Big Data

At the moment, data loaded in primary memory are of the order of gigabytes (\(10^9\) bytes), data stored on secondary memory are of the order of terabytes (\(10^{12}\) bytes), while data beyond this order (from petabytes, \(10^{15}\) bytes, and above) are considered big data.

Small data first

This course proudly focuses on small, in-memory datasets. This is the right place to start because you can’t tackle big data unless you have experience with small data.

If your data is bigger, carefully consider if your big data problem might actually be a small data problem in disguise. While the complete data might be big, often the data needed to answer a specific question is small. You might be able to find a subset, subsample, or summary that fits in memory and still allows you to answer the question that you’re interested in. The challenge here is finding the right small data, which often requires a lot of iteration.

Another possibility is that your big data problem is actually a large number of small data problems. Each individual problem might fit in memory, but you have millions of them. For example, you might want to fit a model to each person in your dataset. That would be trivial if you had just 10 or 100 people, but instead you have a million. Fortunately each problem is independent of the others (a setup that is sometimes called embarrassingly parallel), so you just need a system (like Spark) that allows you to send different datasets to different computers for processing. Once you have figured out how to answer the question for a single subset using the tools on small data, you learn new tools to solve it for the full dataset.

GIVEN PROBLEM A:
Can you return the entries unchanged, beginning with their very first line and stopping after the line that contains "top-left (514, 153), bottom-right (548, 205)"?

RECORDS SUPPLIED:
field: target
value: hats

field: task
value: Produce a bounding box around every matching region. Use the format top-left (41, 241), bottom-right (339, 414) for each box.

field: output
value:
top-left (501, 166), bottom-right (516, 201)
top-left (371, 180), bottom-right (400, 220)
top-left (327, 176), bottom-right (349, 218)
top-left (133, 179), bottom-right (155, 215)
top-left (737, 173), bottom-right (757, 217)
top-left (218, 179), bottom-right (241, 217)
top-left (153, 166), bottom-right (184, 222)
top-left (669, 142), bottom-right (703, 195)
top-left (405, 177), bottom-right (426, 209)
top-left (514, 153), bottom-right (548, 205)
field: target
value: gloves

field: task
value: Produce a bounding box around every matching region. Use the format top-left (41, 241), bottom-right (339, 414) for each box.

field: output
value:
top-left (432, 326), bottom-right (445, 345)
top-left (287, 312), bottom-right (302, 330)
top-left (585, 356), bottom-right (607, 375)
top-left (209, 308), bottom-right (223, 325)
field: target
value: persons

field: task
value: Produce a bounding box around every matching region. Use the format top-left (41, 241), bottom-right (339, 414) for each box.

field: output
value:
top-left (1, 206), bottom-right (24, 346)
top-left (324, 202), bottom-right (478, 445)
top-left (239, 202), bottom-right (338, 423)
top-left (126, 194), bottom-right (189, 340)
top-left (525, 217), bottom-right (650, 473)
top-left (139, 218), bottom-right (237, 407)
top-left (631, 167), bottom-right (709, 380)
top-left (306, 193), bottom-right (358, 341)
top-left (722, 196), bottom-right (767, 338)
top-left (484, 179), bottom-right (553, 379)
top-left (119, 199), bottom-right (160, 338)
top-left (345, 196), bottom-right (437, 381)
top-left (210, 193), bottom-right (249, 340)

GIVEN PROBLEM B:
Does the Big Data text support each of these statements? (i) Data stored on secondary memory are of the order of terabytes. (ii) The course focuses on large, distributed datasets. (iii) A setup in which each problem is independent of the others is sometimes called embarrassingly parallel. Answer yes or no for each, and quote the deciding words of the text.

COMPLETE RESPONSE A:
field: target
value: hats

field: task
value: Produce a bounding box around every matching region. Use the format top-left (41, 241), bottom-right (339, 414) for each box.

field: output
value:
top-left (501, 166), bottom-right (516, 201)
top-left (371, 180), bottom-right (400, 220)
top-left (327, 176), bottom-right (349, 218)
top-left (133, 179), bottom-right (155, 215)
top-left (737, 173), bottom-right (757, 217)
top-left (218, 179), bottom-right (241, 217)
top-left (153, 166), bottom-right (184, 222)
top-left (669, 142), bottom-right (703, 195)
top-left (405, 177), bottom-right (426, 209)
top-left (514, 153), bottom-right (548, 205)

COMPLETE RESPONSE B:
(i) Yes: "data stored on secondary memory are of the order of terabytes"
(ii) No: "This course proudly focuses on small, in-memory datasets."
(iii) Yes: "a setup that is sometimes called embarrassingly parallel"